WINTER FOOD TOHOKU

Akita Prefecture

Kiritanpo

 

 

What people imagine first when they hear the word Akita would be the rice. If we ferment it, we can produce Sake and if we completely smash it, a rice cake is made.

 

However, there is one more traditional cuisine made from rice in northern part of Akita, which is Kiritanpo.

 

Kiritanpo is a popular traditional food of Akita Prefecture which was originally made as a portable meal for woodcutters and hunters.

 

People in Akita usually eat Kiritanpo from September to late March, during the harvest season. The unique name comes from its shape, which looks like a spearhead.

 

Akita locals usually put them in the hotpot with famous locally raised chicken in Akita called “Hinai- Jidori.”

 

Some people hesitate to put fish or other vegetables in the hotpot since they might damage the perfect harmony of Kiritanpo and chicken.

 

Another way of cooking Kiritanpo is to put Miso on it and grill it with charcoal fire.

 

Reference:
http://jnto.tohokumoment.com/en/akita/t4-kiritannpo_nabe/

 

 

Yamagata

Yonezawa Beef

 

 

Yonezawa may be an unassuming rural town but do you know that it is known throughout Japan for its beef?

 

Its beef became famous after an English teacher at the Yonezawa school, took a Yonezawa cow to his friends at Yokohama in 1875. He served the beef to his peers and it garnered high praise, which helped spread Yonezawa Beef’s name all over the country.

 

Yonezawa Beef is a high-class beef brand and is acclaimed as one of “the three great wagyu” together with Matsuzaka Beef and Kobe Beef.

 

Yamagata is the best beef production area with the best climate to produce delicious beef due to the Prefecture’s wide ranging climate between day and night.

 

Yonezawa cows are fed rice straw and raised and fattened for the period of 32 months, which explains the secret to the quality and flavour of the meat.

 

With such advantages from the cattle raising skill as well as the climate, delicious beef can be produced.

 

Many delicious dishes are made from beef and can be provided by Yamagata’s farmers throughout the year, such as ‘sukiyaki’, ‘yakiniku’ and many others.

 

Reference:
https://okitama-kanko.com/en/yonezawa_beef

 

 

Miyagi Prefecture

Gyutan (Beef Tongue)

 

 

Have you ever heard of Gyutan in Japan?
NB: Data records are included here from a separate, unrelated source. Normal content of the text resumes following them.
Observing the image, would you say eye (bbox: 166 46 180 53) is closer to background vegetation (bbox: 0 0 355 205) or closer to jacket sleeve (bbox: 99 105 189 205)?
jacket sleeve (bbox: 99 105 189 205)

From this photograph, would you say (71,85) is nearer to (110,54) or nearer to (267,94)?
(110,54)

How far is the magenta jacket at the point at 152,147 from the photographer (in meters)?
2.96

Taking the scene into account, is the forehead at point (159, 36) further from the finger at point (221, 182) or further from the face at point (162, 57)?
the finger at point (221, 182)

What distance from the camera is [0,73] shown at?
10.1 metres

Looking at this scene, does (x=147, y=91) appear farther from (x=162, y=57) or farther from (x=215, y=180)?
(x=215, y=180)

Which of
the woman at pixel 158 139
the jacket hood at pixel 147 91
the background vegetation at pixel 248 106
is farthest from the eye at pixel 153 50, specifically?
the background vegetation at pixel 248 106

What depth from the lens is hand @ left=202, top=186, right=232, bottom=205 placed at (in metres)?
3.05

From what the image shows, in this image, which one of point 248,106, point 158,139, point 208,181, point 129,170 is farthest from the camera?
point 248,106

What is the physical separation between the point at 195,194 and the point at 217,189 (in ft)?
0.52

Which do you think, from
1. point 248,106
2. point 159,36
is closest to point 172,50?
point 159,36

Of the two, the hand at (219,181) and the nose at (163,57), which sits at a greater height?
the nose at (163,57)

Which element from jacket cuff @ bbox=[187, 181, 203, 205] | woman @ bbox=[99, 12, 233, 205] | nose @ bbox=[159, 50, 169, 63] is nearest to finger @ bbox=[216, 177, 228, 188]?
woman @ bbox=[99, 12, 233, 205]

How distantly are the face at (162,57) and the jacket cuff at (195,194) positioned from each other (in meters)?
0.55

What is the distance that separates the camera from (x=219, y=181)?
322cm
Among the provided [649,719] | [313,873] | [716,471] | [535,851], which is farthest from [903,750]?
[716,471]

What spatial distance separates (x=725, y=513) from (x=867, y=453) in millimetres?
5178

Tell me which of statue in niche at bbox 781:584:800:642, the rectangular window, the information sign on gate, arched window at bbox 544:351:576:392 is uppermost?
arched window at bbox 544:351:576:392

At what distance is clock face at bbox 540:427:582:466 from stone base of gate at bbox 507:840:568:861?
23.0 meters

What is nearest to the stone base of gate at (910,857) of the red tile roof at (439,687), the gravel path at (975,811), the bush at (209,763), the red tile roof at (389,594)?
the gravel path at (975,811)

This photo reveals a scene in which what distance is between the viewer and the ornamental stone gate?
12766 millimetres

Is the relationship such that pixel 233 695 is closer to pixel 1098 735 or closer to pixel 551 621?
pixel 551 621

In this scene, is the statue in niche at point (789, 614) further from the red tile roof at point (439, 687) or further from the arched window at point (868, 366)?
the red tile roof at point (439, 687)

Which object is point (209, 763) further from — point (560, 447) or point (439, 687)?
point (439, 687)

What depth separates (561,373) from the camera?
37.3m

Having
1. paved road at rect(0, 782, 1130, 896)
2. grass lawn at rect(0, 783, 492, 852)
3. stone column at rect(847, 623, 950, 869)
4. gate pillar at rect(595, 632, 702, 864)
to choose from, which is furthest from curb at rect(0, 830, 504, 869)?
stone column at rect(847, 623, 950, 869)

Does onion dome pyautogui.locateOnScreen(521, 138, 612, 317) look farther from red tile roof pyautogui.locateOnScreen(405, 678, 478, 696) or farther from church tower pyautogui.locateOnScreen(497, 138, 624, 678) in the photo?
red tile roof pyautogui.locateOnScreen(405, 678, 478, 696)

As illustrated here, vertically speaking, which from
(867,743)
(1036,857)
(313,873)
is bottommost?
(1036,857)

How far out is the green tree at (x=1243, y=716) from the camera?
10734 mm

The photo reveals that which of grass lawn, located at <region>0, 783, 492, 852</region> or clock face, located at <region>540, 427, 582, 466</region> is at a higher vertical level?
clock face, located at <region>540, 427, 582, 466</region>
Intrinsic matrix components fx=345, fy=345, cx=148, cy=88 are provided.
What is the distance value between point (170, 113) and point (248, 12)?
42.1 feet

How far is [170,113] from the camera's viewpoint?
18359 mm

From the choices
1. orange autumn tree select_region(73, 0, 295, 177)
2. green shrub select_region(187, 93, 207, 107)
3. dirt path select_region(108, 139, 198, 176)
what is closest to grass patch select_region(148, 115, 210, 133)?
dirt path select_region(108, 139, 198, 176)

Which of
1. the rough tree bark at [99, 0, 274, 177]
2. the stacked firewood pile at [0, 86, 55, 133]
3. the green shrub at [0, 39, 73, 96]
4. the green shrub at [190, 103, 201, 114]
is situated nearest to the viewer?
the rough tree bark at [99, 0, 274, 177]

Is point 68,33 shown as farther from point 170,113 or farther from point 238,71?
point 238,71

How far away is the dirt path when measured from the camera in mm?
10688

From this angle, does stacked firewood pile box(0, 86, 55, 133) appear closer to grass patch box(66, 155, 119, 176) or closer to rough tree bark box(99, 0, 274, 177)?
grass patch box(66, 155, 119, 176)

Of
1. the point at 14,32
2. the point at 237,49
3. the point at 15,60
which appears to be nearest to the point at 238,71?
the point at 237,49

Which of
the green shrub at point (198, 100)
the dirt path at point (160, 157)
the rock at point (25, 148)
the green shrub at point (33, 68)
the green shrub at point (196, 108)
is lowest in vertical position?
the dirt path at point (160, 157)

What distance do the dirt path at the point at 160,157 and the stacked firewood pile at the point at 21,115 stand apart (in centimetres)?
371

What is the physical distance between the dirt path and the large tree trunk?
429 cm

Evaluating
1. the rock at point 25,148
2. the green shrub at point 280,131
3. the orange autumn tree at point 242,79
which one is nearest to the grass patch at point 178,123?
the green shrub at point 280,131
Or have you ever heard of people feasting on beef tongue? Gyutan also known as ‘’Beef Tongue’’ is a delicacy made from cow tongue that is a must try if you’re a foodholic.

 

Beef tongue is served in many different styles in Japan.From grilled, curry, stewed, fried and many more. Indulge in this deep beefy flavour meat in the various Japanese styles of cooking. Try one type of beef tongue and get ready to salivate for more.

 

So what’s the wait for? Tease the taste buds on your tongue with this beef tongue delicacy in Japan today!

 

Reference:
http://www.gyutown.com/en/index.html

 

 

Fukushima Prefecture

Anglerfish hot pot

 

 

Anglerfish hot pot is a “Nabemono” or a hot pot dish with yellow goosefish (Anglerfish) as its main ingredient.
This Anglerfish hot pot is widely enjoyed in East Japan as a typical winter dish, so much so that there is a saying in Japan that goes “blowfish hot pot in the west and Anglerfish hot pot in the east”. However, it is in Ibaraki Prefecture and Iwaki City in Fukushima Prefecture that this dish is served in many restaurants as “nabemono”.

 

Anglerfish is a deep sea fish with strange appearance. Nonetheless, nothing of this fish goes to waste. As the Japanese say, nothing about this fish that can not be eaten. Other than the bones, its flesh, of course can be eaten, and so does its skin, internal organs, and gills.
It is said that this fish is particularly delicious around January to February.